The years of World War I were absolutely devastating for Mauss. Many of his friends and colleagues died in the war, and Durkheim passed away shortly before its end. The postwar years were also difficult politically for Mauss. Durkheim had made changes to school curriculums across France, and after his death a backlash against his students began. Like many other followers of Durkheim, Mauss took refuge in administration, securing Durkheim's legacy by founding institutions such as l'Institut Français de Sociologie (1924) and l'Institut d'Ethnologie in 1926. In 1931 he took up the chair of Sociology at the College de France. He actively fought against anti-semitism and racial politics both before and after WWII. He died in 1950.

Legacy

While Mauss is known for several of his own works - most notably his masterpiece Essai sur le Don ('the Gift') - much of his best work was done in colloboration with members of the Annee Sociologique, whether it be Durkheim himself (Primitive Classification), Henri Hubert (Outline of a General Theory of Magic and Essay on the Nature and Function of Sacrifice), Paul Fauconnet (Sociology) or others.
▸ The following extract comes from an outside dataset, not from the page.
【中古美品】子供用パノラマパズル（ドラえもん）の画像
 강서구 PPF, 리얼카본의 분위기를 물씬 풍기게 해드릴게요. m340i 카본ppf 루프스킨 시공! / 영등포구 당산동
Like many prominent French academics, Mauss did not train a great number of students. Nonetheless, many anthropologists claim to have followed in his footsteps, most notablly Claude Lévi-Strauss. The essay on The Gift is the origin for anthropological studies of reciprocity. His analysis of the Potlatch has been used by many interested in gift economies and Open Source software, although this latter use sometimes differs from Mauss's original formulation.

Mauss popularized total social fact (fait social total) in The Gift, a term coined by his student Maurice Leenhardt after Durkheim's social fact.